Inggih, Bu Lek. Ada apa?”

“Lek sekarang sebenarnya mau berangkat jenguk Rheza, tapi ---“ bicara Bu Lek terjeda. Seperti ada yang mau disampaikan tetapi ditahan.

“Rheza sudah pulang ini, Lek. Mboten usah dijenguk. Nanti saja Rheza yang main ke sana,” terangku. Aku khawatir saja beliau merasa sungkan, barangkali memang masih ada kerepotan.

“Ini loh Mbak Alya, wanita yang ngaku istrinya Mas Wildan itu loh datang ke rumah ibu mertua Sampean.”

Astaghfirullah, wanita itu lagi. Kemarin menjemput suamiku kemudian mengantar ke pelabuhan. Sekarang balik ke sini lagi, mendatangi ibu mertuaku. Benar-benar enggak punya capek orang ini.

Sampean mau ke sini ta? Kalo iya, Lek tunggu. Kalo tidak, Lek berangkat ke sana.”

Rumah tempat tinggal Bu Lek memang berhimpitan dan satu halaman dengan rumah ibu mertua. Jadi, sudah bisa dipastikan informasi ini valid. “Hm…gini saja, Lek. Panjenengan di rumah saja. Tolong pantau perkembangan di sana. Nanti saya hubungi lagi. Ini saya masih di jalan.”

Kulihat dari kaca spion dalam, kakakku memandangku penuh tanya. “Telepon dari siapa, Al?” Hmm…mati aku. Aku tak mungkin membohonginya. Tapi bercerita kepadanya sekarang juga tidak mungkin kulakukan.

“Bu Lek Titik, Mbak.” Kulihat kembali ekspresi wajahnya dari kaca spion dalam. Sepertinya dia paham kalau aku masih enggan bercerita. Kuda besi ini sudah melaju di jalan raya. Pikiranku kurang fokus saat ini. Hingga hampir saja lampu merah di perempatan tak kuhiraukan. Akibatnya mobil kurem mendadak.

“Astaghfirullah….” ucap kami hampir berbarengan. Kulirik Bik Sum mengelus dadanya.

“Kamu enggak apa-apa, Al?” Lagi-lagi pertanyaan kakak memancingku untuk bercerita lebih.

“Ya, Mbak. Maaf sedikit kurang konsentrasi. Ada masalah di rumah ibu mertua. Habis ini aku mau ke sana. Minta tolong Panjenengan tinggal dulu di rumah temani Bik Sum, inggih.” Aku putuskan untuk mendatangi Nely saja. Daripada aku di sini, tetapi pikiranku melayang ke sana. Percuma, itu membuatku tidak fokus melakukan pekerjaan. Seperti lampu merah yang nyaris kuterjang barusan.

***

Benar saja, di halaman rumah ibu mertuaku sudah terparkir mobil warna putih. Tak hanya warna, merknya pun sama persis dengan yang kutunggangi. Berarti benar kata kakak laki-lakiku kapan hari saat bilang melihat Mas Wildan naik mobil yang sama dengan mobilku. Akhirnya, aku yang mengalah parkir di pinggir jalan. Sebab pekarangan depan itu hanya cukup dihuni satu buah kendaraan roda empat. Sisanya ada pohon mangga dan jambu yang cukup memakan tempat namun membuat teduh. Rindangnya pohon di halaman sedikit menyuplai oksigen ke otakku yang mulai terasa panas.

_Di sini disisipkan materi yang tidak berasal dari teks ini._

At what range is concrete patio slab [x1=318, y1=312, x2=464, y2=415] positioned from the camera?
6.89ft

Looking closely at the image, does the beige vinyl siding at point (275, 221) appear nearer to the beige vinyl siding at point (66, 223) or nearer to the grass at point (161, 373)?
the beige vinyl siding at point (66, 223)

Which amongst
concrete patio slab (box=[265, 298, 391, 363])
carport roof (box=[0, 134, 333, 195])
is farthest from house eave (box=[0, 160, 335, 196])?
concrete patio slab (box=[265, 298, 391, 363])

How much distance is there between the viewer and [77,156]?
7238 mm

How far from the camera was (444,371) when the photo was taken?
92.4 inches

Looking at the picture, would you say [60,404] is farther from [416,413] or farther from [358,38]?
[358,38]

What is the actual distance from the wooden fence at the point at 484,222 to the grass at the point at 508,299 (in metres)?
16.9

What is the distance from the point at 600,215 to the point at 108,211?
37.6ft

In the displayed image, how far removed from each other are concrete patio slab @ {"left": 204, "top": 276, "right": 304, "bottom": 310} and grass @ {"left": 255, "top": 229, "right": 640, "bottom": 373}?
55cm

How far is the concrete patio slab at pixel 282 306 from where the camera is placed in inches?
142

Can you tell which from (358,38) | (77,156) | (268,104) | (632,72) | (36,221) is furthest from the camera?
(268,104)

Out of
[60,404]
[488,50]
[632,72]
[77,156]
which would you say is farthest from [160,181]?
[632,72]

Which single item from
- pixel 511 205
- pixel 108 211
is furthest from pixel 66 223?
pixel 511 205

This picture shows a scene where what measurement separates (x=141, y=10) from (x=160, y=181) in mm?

Saat kubuka pintu mobil, terlihat beberapa tetangga melongok dari teras rumahnya. Sepertinya mereka bersiap melihat perhelatan yang seru. Apakah mereka sudah mengendus siapa wanita yang datang duluan ke rumah ibu mertuaku itu? Kuulaskan senyum kepada tetangga yang sempat bertatapan denganku.

Aku melangkah ke rumah Mbah Uti di mana Bu Lek Titik juga tinggal satu atap dengannya. Beliau yang duduk di teras segera berdiri mengetahui kedatanganku. Segera kucopot alas kaki dan mengucapkan salam kepada wanita yang sudah berusia kepala delapan itu.  Lalu kucium punggung tangannya, kulitnya yang sudah keriput terasa agak kasar.

“Sendiri ae, Nak? Yo opo kabare Rheza, sudah sehat ta? Buyut belum bisa jenguk…huk… huk….,” sapa Mbah Uti.

Inggih, Mbah. Alhamdulillah Rheza sampun sehat.” Wanita yang telah melahirkan enam anak itu kutuntun masuk ke ruang tamu. Agar angin bercampur debu jalanan tak mengganggu pernapasannya. Sebelum masuk ke rumah Mbah Uti, sekilas kulirik ruang tamu ibu mertua. Ada sekelebat bayangan orang, mungkin Nely.

“Mbak Alya, Lek gregeten sama ibu Sampean iku. Begitu ngerti wanita itu turun dari mobil bawa parsel, langsung disambut ramah. Seandainya Lek yang jadi mertua Sampean, sudah Lek usir wanita enggak punya malu itu!” Bu Lek Titik yang keluar dari kamarnya langsung emosi menceritakan situasi terakhir.

Inggih, Lek. Saya ke rumah ibu dulu.” Tanpa banyak bicara kuangkat bokongku yang tadi sempat mendarat di kursi tamu ini. Kuambil napas dalam-dalam lalu kehembuskan perlahan. Semoga diri ini cukup tenang menghadapi wanita yang telah lancang masuk dalam mahligai rumah tanggaku ini.

Cukup sepuluh langkah kakiku sudah menjejak di ruang tamu ibu mertua. “Assalamu’alaikum, Bu.” Salamku tak ada yang menjawab. Ruang tamu ini kosong. Berarti Nely sudah sangat diterima keberadaannya di rumah ini. Secara untuk ukuran tamu, dia sudah masuk ke ruang keluarga, tak hanya duduk manis di ruang tamu.

“Wa’alaikumussalam. Eh … Mbak Alya. A-ada apa kok tiba-tiba ke sini?” Ada nada gemetar mengiringi kalimat basa-basi yang barusan keluar dari lisan mertuaku. Segera kuraih tangannya dan kucium seperti biasa.

“Saya mau ketemu Nely, Bu. Dia masih di sini, ‘kan?” sahutku tegas. Baru kali ini aku bicara kepada ibu mertua dengan nada datar dan sorot mata tajam. Aku masih berdiri karena belum dipersilakan duduk.

Hmm … iya di dalam. Ayo ke dalam saja ta!” ajak ibu mertuaku. Namun, aku ingin menempatkan Nely sebagaimana tamu. Maka, kuputuskan menemuinya di sini saja. Jika aku menemuinya di ruang keluarga, itu artinya aku sudah menganggapnya menjadi bagian anggota keluarga. Aku tak sudi melakukannya.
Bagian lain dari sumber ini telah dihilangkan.